Still, Cheney's references to an Al Qaeda-Hussein connection may obscure that distinction for many voters.

Surveys of Americans consistently have found large numbers who say Hussein was personally involved in the Sept. 11 attacks, despite repeated declarations by a variety of investigators to the contrary. As recently as June, a Gallup Poll found that 44% said Hussein was personally tied to the terrorist strikes; 51% said he was not.

A senior Republican who served in top White House positions during the Ford and Reagan administrations cited the Gallup findings in discussing Cheney's campaign comments on Al Qaeda and Hussein. The vice president, the senior Republican said, is "talking about something that is credible with the American people, despite the intelligence. And the intelligence community is so under attack that he can say whatever he wants.

"What he gets out of it is making the case even stronger for why we went into Iraq, and it fits a pattern of what the American people want to believe," said the Republican, who requested anonymity.

Many Democrats are infuriated by what they view as an effort by Cheney to exaggerate the link between Al Qaeda and Hussein.

"This is one of his major issues. He tries to blur the lines between Al Qaeda and 9/11, and Saddam Hussein and Iraq," said Michael B. Feldman, a senior aide four years ago to Al Gore who is not active in this year's presidential race.
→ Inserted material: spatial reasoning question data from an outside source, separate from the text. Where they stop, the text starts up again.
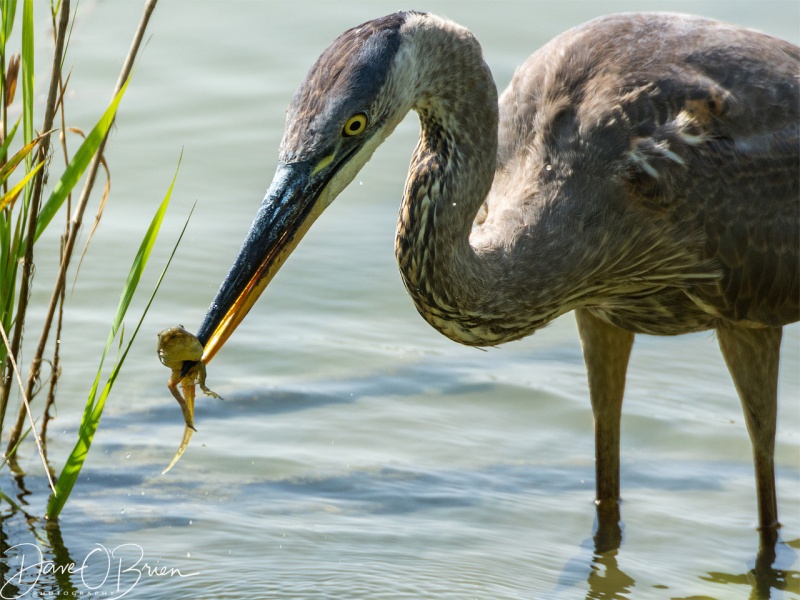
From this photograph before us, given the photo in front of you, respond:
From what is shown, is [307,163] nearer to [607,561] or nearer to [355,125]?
[355,125]

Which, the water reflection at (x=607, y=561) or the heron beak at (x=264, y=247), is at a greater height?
the heron beak at (x=264, y=247)

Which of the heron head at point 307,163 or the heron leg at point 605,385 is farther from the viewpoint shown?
Answer: the heron leg at point 605,385

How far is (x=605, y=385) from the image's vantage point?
4.68 m

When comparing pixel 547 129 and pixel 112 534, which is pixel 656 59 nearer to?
pixel 547 129

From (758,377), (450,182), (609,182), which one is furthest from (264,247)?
(758,377)

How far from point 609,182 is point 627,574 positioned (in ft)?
4.56

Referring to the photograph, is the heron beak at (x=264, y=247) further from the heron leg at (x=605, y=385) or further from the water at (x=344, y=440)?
the heron leg at (x=605, y=385)

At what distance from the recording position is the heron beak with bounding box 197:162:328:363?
10.3ft

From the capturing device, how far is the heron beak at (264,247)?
315cm

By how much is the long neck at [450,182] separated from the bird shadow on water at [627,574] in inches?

"From the very beginning of the effort to sell the [Iraq] war, this has been Cheney's role. He's also & at odds with the facts&. That doesn't stop him. I don't think it's an accident. I don't think it's a slip of the tongue."
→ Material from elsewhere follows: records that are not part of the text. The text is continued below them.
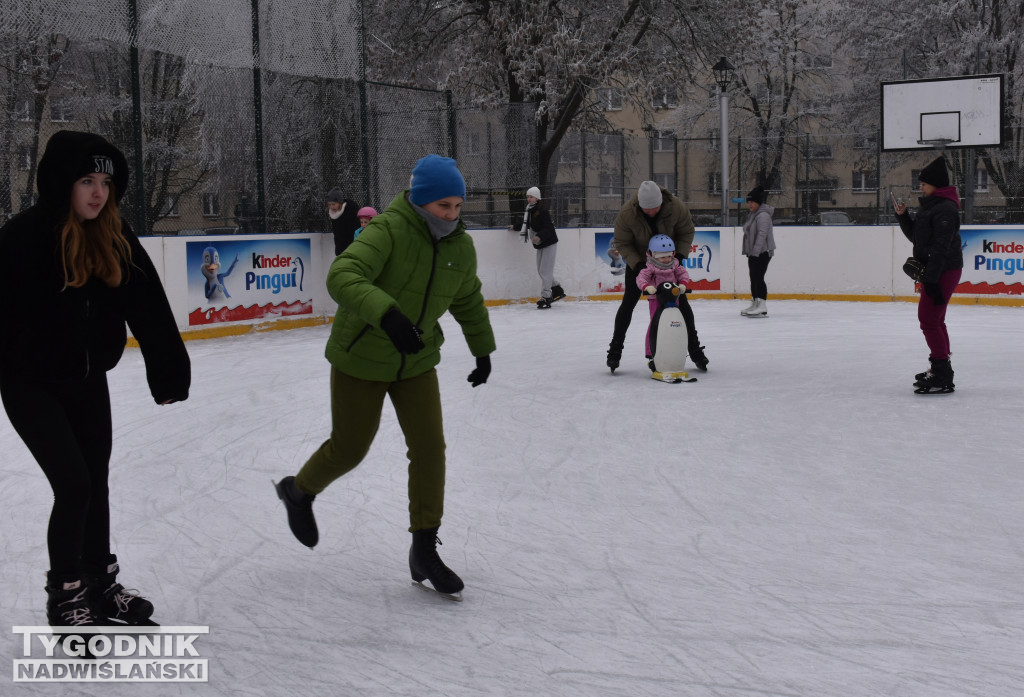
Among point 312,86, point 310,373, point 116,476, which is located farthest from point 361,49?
point 116,476

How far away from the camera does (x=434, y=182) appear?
A: 335 centimetres

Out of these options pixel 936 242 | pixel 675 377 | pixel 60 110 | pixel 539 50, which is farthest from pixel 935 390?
pixel 539 50

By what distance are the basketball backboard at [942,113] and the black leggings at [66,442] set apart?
1499 centimetres

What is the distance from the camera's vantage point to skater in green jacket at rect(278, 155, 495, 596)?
3354 millimetres

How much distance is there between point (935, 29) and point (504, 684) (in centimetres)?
2653

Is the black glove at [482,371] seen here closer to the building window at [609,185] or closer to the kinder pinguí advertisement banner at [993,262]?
the kinder pinguí advertisement banner at [993,262]

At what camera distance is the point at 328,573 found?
3734 mm

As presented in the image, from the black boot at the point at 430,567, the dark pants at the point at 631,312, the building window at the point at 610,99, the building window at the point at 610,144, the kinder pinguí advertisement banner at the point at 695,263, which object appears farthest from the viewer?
the building window at the point at 610,99

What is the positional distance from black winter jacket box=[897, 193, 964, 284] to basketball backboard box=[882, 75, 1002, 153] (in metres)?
9.44

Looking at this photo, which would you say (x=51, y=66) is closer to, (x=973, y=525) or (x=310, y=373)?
(x=310, y=373)

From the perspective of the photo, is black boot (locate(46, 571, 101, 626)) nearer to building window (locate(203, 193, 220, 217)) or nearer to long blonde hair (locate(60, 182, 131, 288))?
long blonde hair (locate(60, 182, 131, 288))

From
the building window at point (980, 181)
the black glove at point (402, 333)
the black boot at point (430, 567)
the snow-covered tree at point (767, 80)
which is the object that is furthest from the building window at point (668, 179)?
the black glove at point (402, 333)

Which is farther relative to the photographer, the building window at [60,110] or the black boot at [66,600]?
the building window at [60,110]

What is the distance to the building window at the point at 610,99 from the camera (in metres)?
20.5
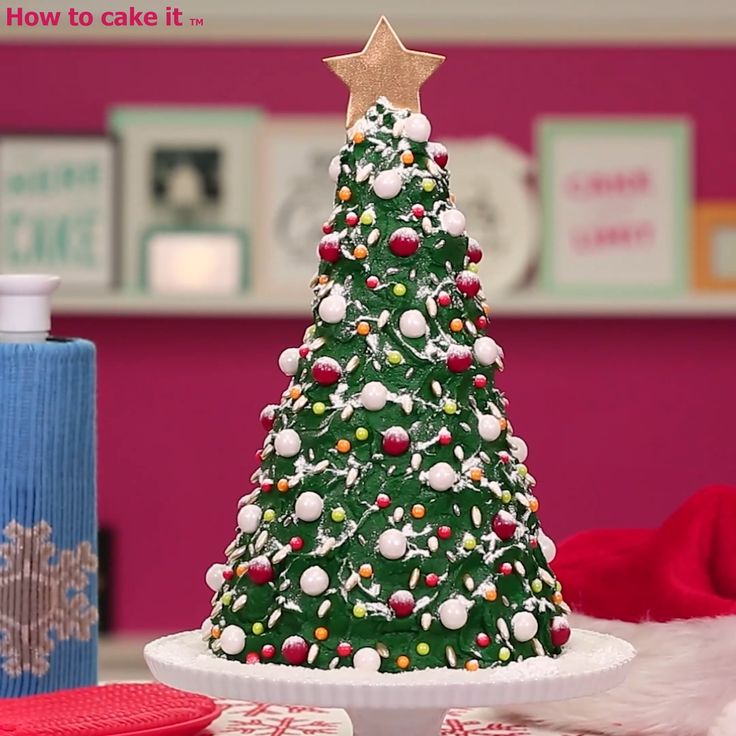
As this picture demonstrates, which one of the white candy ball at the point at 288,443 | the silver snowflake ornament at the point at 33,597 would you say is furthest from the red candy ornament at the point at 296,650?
the silver snowflake ornament at the point at 33,597

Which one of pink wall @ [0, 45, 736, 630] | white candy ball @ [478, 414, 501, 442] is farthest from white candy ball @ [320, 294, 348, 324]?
pink wall @ [0, 45, 736, 630]

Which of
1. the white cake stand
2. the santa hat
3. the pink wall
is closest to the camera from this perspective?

Polls have found that, overall, Cheney is one of the least popular vice presidents in recent administrations. But he is a major draw among the Republican faithful. The Bush reelection campaign frequently sends him to the most closely contested states, where he is dispatched to communities that supported the Republican ticket four years ago.
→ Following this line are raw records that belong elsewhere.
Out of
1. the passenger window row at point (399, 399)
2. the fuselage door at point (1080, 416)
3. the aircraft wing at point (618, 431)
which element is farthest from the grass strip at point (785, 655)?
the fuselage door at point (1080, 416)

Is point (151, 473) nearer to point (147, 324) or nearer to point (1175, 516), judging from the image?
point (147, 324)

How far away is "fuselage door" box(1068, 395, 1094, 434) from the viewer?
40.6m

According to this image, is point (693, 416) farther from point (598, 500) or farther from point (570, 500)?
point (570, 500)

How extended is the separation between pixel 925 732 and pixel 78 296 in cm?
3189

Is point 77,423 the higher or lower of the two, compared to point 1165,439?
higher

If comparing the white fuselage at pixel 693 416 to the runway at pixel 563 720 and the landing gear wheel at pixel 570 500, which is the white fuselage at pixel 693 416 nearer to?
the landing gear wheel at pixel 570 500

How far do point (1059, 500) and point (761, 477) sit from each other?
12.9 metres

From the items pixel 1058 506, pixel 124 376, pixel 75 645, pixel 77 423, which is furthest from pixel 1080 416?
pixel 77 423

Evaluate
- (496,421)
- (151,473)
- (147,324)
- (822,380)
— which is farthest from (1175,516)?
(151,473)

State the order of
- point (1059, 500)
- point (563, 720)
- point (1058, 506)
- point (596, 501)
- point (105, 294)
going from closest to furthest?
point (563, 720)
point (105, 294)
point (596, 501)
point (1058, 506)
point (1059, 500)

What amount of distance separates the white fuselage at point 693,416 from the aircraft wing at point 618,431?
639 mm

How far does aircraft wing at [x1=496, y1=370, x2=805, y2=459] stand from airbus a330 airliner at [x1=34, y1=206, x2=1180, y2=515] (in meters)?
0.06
In the speeches he delivers - at rallies, at town hall question-and-answer sessions and at small round-table meetings to audiences made up almost entirely of loyal supporters admitted by invitation - the war in Iraq and the fight against terrorism are woven throughout. They are the vice president's central, inseparable themes. And he delivers his message in a rich baritone and no-nonsense manner.

He delivered one of his typical speeches Friday at a dusty fairgrounds in Warrenton, Mo., about 40 miles west of St. Louis. Speaking of Hussein, Cheney said: "He provided safe haven for terrorists over the years. He was making $25,000 payments to the families of suicide bombers, and he had a relationship with Al Qaeda, and Iraq for years was carried by our State Department as a state sponsor of terrorism."

Hours later, he made similar comments at a fundraising dinner in Tulsa, Okla.

Paul Light, a professor of public service at New York University and author of several books on the vice presidency, offered a succinct explanation for Cheney's effort to connect Hussein to Al Qaeda: He does it, Light said, "because he can."

He added: "It's a statement to the party faithful. He doesn't say Saddam Hussein planned 9/11 and funded it. There's no evidence of that. But he pushes the envelope, for sure."

Light also said that Cheney had been seen in a more serious light than most of his predecessors, taking on "an important role as a 'legitimizer' at the start of [Bush's] term," when the president was seen as inexperienced in the ways of Washington, the presidency and the world.

"The veneer of legitimacy has stuck to him," Light said of Cheney, "and allows him to say things that are outrageous."

"In a sense, Cheney wants it both ways: to be seen as an influential vice president who has expanded the job and to also have the leeway of past vice presidents and not be subjected to the same scrutiny as the president."